### Task
Duplicate, word for word, the portion of the Sikkim Bumkor passage starting at "- 1Sindrang Yab" and ending at "in future publications.".

### Given passage
.....
This community in the west district of Sikkim is one of many communities with similar ritual visits hosted throughout Tibet and the Himalayas during the annual ritual calendar. At times, the entire Kangyur canon (which can be over one hundred volumes in length, depending on the edition) is taken out and carried around villages as well in a ritual known as the Kangyur kora (Tibetan: bka’ ’gyur skor ba). In this paper, I will discuss the Sindrang Bumkor as an example of a distinctive Tibetan and Himalayan ethnography of the book that acknowledges the active lives books have in human societies beyond their textual content that at the same time reflects or enacts that content.4 Buddhist Studies as a field has tended to emphasize the study of texts without considering their materiality, or what Buddhists do with these books, and how these functions may represent different forms of pedagogy for different audiences. In this paper, I will explore material interactions between people and books, and books’ generative potential based on forms of efficacy associated with The Perfection of Wisdom and other books in Buddhist societies. These forms of efficacy include the power to heal, purify, protect, and nourish. Although the Bumkor does not include a complete reading of the Bum (aside from a few pages in order to create positive connections [Tibetan: rten ’brel] with the community), the enactment of the Bumkor in west Sikkim provides an example of how a community-organized ritual allows for the enactment of central ideas from The Perfection of Wisdom. This ritual tradition represents an actualization of the idea of skillful means by demonstrating how Buddhist books may inspire and inform communities using methods beyond textual study by becoming valued community members themselves and the understudied connections between the content of books and their social roles.
In my discussion, I will draw on the scholarship of anthropologists Alfred Gell on the agency of objects, Hildegard Diemberger on Tibetan and Himalayan book culture, Geoff Childs, who studied the Kangyur Kora in Nubri in the Gurkha region of Nepal, and Kim Gutschow and Niels Gutschow who studied a Bumkor in Rinam in Zangskar in northwest India, to put these studies in conversation with my own observations of the Bumkor in western Sikkim in northeast India. To unpack the powers generated by the books that make up the Bum, I will discuss comparative elements of book circumambulation processions drawing on case studies from other scholars alongside my own observation of, and participation in, Bumkor traditions in west Sikkim on several occasions between 2007 and 2018.
- 1Sindrang Yab Gomchen Pemayangtse Dorje Lopen Chewang Rinzin, interview, July 2019. The significance of the Bum as a distillation of the Buddha’s teachings can also be seen from the foundational role of this set of texts in the establishment of a household shrine. If possible, Sikkimese Buddhist families will aim to have at least this set of texts as representations of the Buddha’s speech (Tibetan: gsung) in their shrine room. I will expand on the position of books in household rituals in future publications.
- 2My thanks to one of the anonymous reviewers for this thoughtful insight.
.....
### Provided material
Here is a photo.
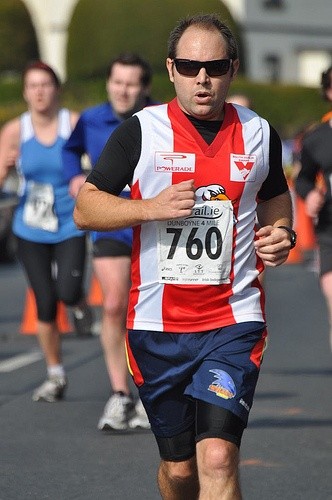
.....
### Solution for this exercise
- 1Sindrang Yab Gomchen Pemayangtse Dorje Lopen Chewang Rinzin, interview, July 2019. The significance of the Bum as a distillation of the Buddha’s teachings can also be seen from the foundational role of this set of texts in the establishment of a household shrine. If possible, Sikkimese Buddhist families will aim to have at least this set of texts as representations of the Buddha’s speech (Tibetan: gsung) in their shrine room. I will expand on the position of books in household rituals in future publications.